Large boulders of smoke roll down your throat and coat your breath with the smell of false happiness. Yellow stained fingers cover a frequent cough. You sound more and more like your dog as the days pass. Sometimes I can't tell the two of you apart.
But you weren't always this way. You found your education more important than your dad's drinking problem, but eventually it got the best of you. After one fight too many your mind clearly wasn't aware that you missed yet another stop sign and the bottles of vodka were no help. So a serious accident and a subsequent record kicked you out of school. Now that college was out you retreated to your dark room where you were treated by servings and needles that held you in a way your father never did.
However love walked into your life. She was the apple of your eye. You put her before most things, so it was safe to think your addictions were behind us. But every time you slipped away, her anger rose. Only you were the one always lashing out. When she couldn't take anymore, she left. Taking our last hopes with her. The drugs seemed to have given you a fantasy life that you always longed for. A life apart from us. A world we couldn't see.

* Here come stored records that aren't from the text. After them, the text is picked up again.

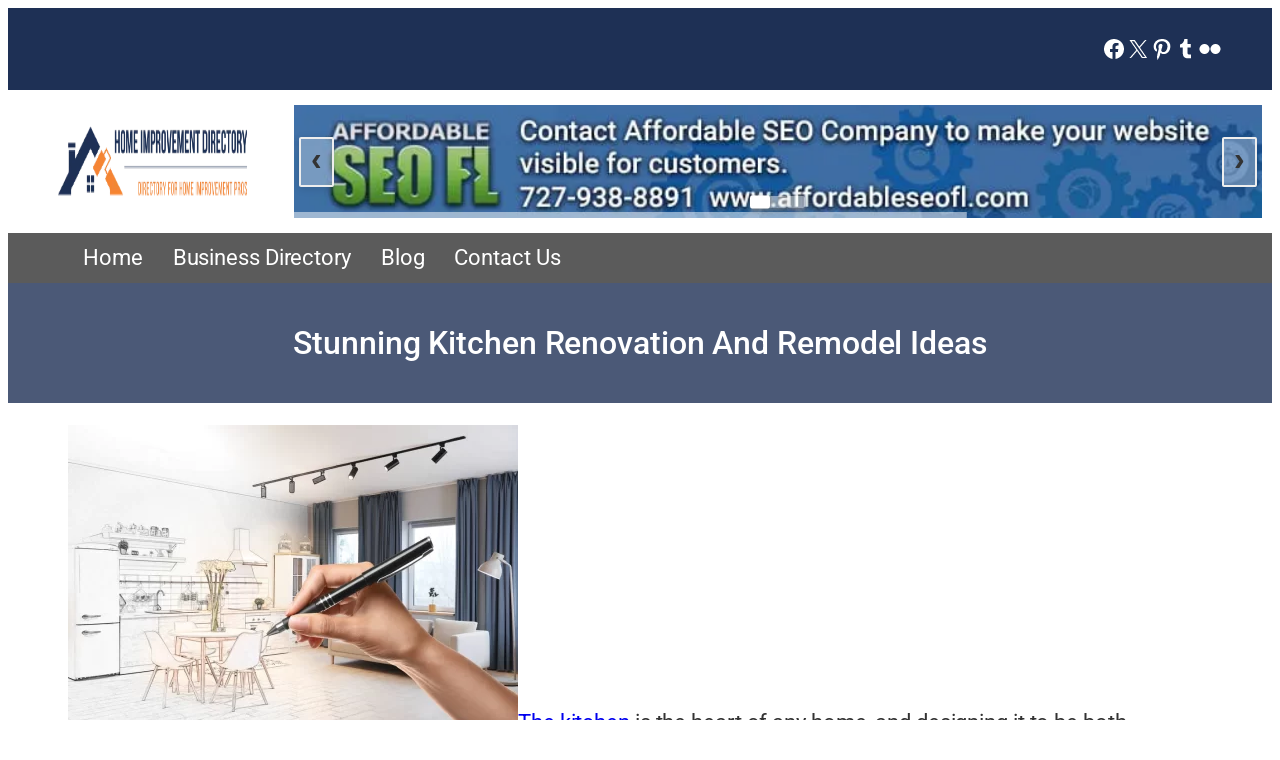

--- FILE ---
content_type: text/html; charset=utf-8
request_url: https://www.google.com/recaptcha/api2/aframe
body_size: 265
content:
<!DOCTYPE HTML><html><head><meta http-equiv="content-type" content="text/html; charset=UTF-8"></head><body><script nonce="_7-tQd_GyFmdKvb8guLnow">/** Anti-fraud and anti-abuse applications only. See google.com/recaptcha */ try{var clients={'sodar':'https://pagead2.googlesyndication.com/pagead/sodar?'};window.addEventListener("message",function(a){try{if(a.source===window.parent){var b=JSON.parse(a.data);var c=clients[b['id']];if(c){var d=document.createElement('img');d.src=c+b['params']+'&rc='+(localStorage.getItem("rc::a")?sessionStorage.getItem("rc::b"):"");window.document.body.appendChild(d);sessionStorage.setItem("rc::e",parseInt(sessionStorage.getItem("rc::e")||0)+1);localStorage.setItem("rc::h",'1768701746196');}}}catch(b){}});window.parent.postMessage("_grecaptcha_ready", "*");}catch(b){}</script></body></html>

Did your fantasy world show you in a hospital bed? Tubes snaking in and out of your body. An IV drip coursing through your veins, instead of heroin. You barely had enough energy to open your eyes. And when you did, all I could see we're two buckets brimming. The drugs had stretched you so thin that you were falling through the cracks of your own mistakes. And you were so weak that if you were to fall through, you might never get back up.
It killed me to see you like this and it killed you knowing that I tried to help. You stood by my side when I was the butt of every joke and you were practically my brother, so I would let you go through this alone. I stood by your side when your dad was drunk and angry, so I'll sit next to you on your hospital bed, realizing that your future is as dark as your lungs.
Drugs are like make up. They only cover up the scars, they don't heal them. Your stress led you to light the end of your cigarette, while our fear kept us from putting it out. I wish I could have told you all of this while you were alive.